__TESTO ESTRATTO__
La dedicazione dell’altare, come qualsiasi altra liturgia, si celebra durante l’Eucarestia, che inizia, anche in questo frangente, con la processione d’ingresso e il saluto.
Il primo rito peculiare è quello della benedizione dell’acqua e dell’aspersione, tanto del popolo quanto dell’altare stesso. L’acqua – viene precisato – è segno di penitenza, perché veniamo purificati dai nostri peccati, e ricordo del nostro Battesimo. Nella preghiera di benedizione, infatti, si acclama che «nel disegno della tua misericordia hai voluto che l’uomo, immerso peccatore nelle acque del Battesimo, muoia con Cristo e risorga innocente alla vita nuova, fatto membro del suo corpo ed erede del suo regno». Inoltre, nel prosieguo, si invoca: «Benedici e santifica quest’acqua che verrà aspersa su di noi e sul nuovo altare, perché sia segno del lavacro battesimale che ci fa in Cristo nuova creatura e altare vivo del tuo Spirito». Quest’ultima immagine richiama una affermazione di s. Gregorio Magno in forma interrogativa: «Che cos’è l’altare di Dio se non il cuore di coloro che conducono una vita santa? A buon diritto, quindi, altare di Dio vien chiamato il cuore dei giusti». L’identità battesimale è la radice di qualsiasi scelta nella vita divenuta “altare”, cioè luogo dell’offerta al Padre di se stessi.

__DATI ARCHIVIATI__

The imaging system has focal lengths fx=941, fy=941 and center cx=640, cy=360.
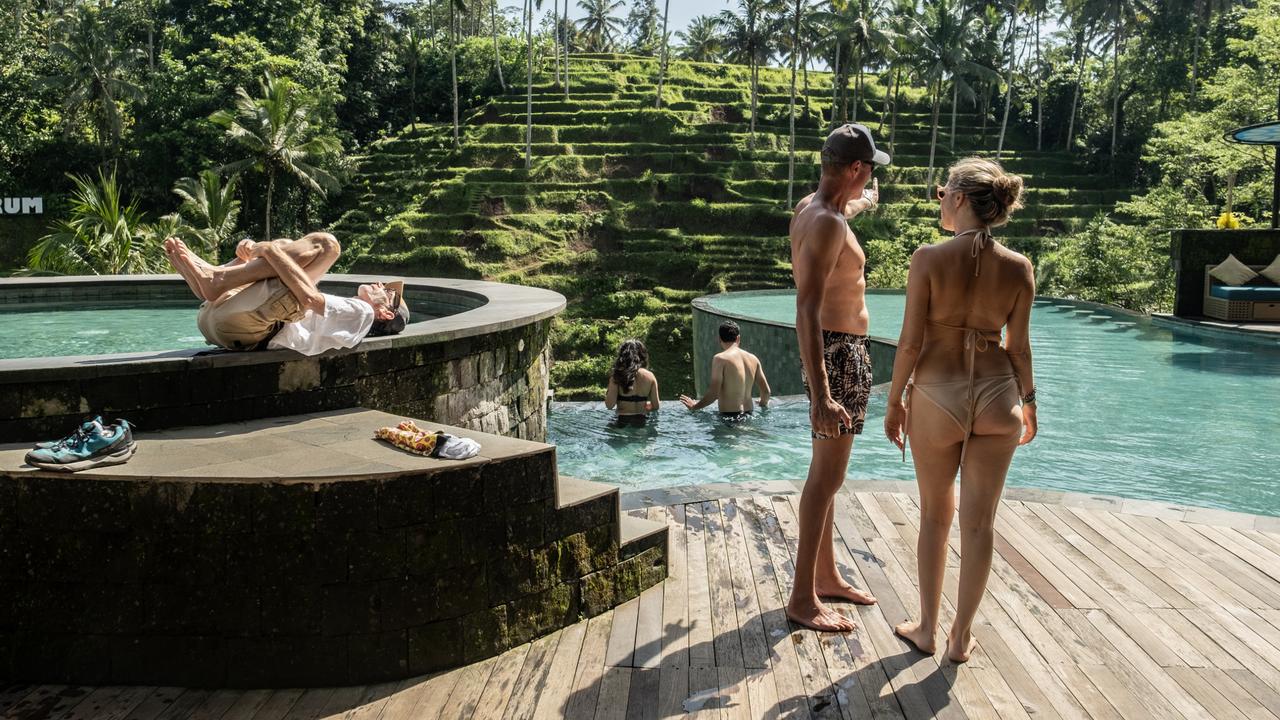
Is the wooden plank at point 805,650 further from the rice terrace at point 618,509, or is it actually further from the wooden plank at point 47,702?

__COMPITI DA SVOLGERE__
1) Per ciascuna delle tre affermazioni seguenti, di' se concorda con il testo sulla dedicazione dell'altare. Rispondi sì o no e cita le parole del testo che lo dimostrano. (a) La dedicazione dell'altare si celebra durante l'Eucarestia. (b) L'acqua viene aspersa soltanto sull'altare. (c) La frase di s. Gregorio Magno è posta in forma di domanda.
2) Elenca, nell'ordine in cui compaiono, tutti i riti nominati nel testo sulla dedicazione dell'altare.
3) Prosegui il testo sulla dedicazione dell'altare a partire dalla sua ultima frase.

__RISPOSTE FINALI__
1)
(a) Sì: «si celebra durante l’Eucarestia».
(b) No: «tanto del popolo quanto dell’altare stesso».
(c) Sì: «in forma interrogativa».

2)
1. processione d’ingresso
2. saluto
3. benedizione dell’acqua
4. aspersione

3)
Dopo la proclamazione della Parola e l’omelia del vescovo, si invocano i santi, che hanno condiviso la vita con Cristo nel martirio o in qualsiasi altra modalità di testimonianza e ora sono suoi commensali nel convito eterno. Prospettiva quanto mai perspicace, che si ricollega al rito successivo, e cioè la deposizione delle reliquie dei nostri santi locali in una apposita urna, così esplicitato: «La dignità dell’altare consiste tutta nel fatto che esso è la mensa del Signore. Non sono dunque i corpi dei santi che onorano l’altare, ma piuttosto è l’altare che dà prestigio al sepolcro dei santi. Cristo però sta sopra l’altare, perché ha patito per tutti; i santi, riscattati dalla sua passione, sono collocati sotto l’altare, in rispondenza all’affermazione del libro dell’Apocalisse: “Vidi sotto l’altare le anime di coloro che furono immolati a causa della parola di Dio e della testimonianza che gli avevano reso” (Ap 6,9)».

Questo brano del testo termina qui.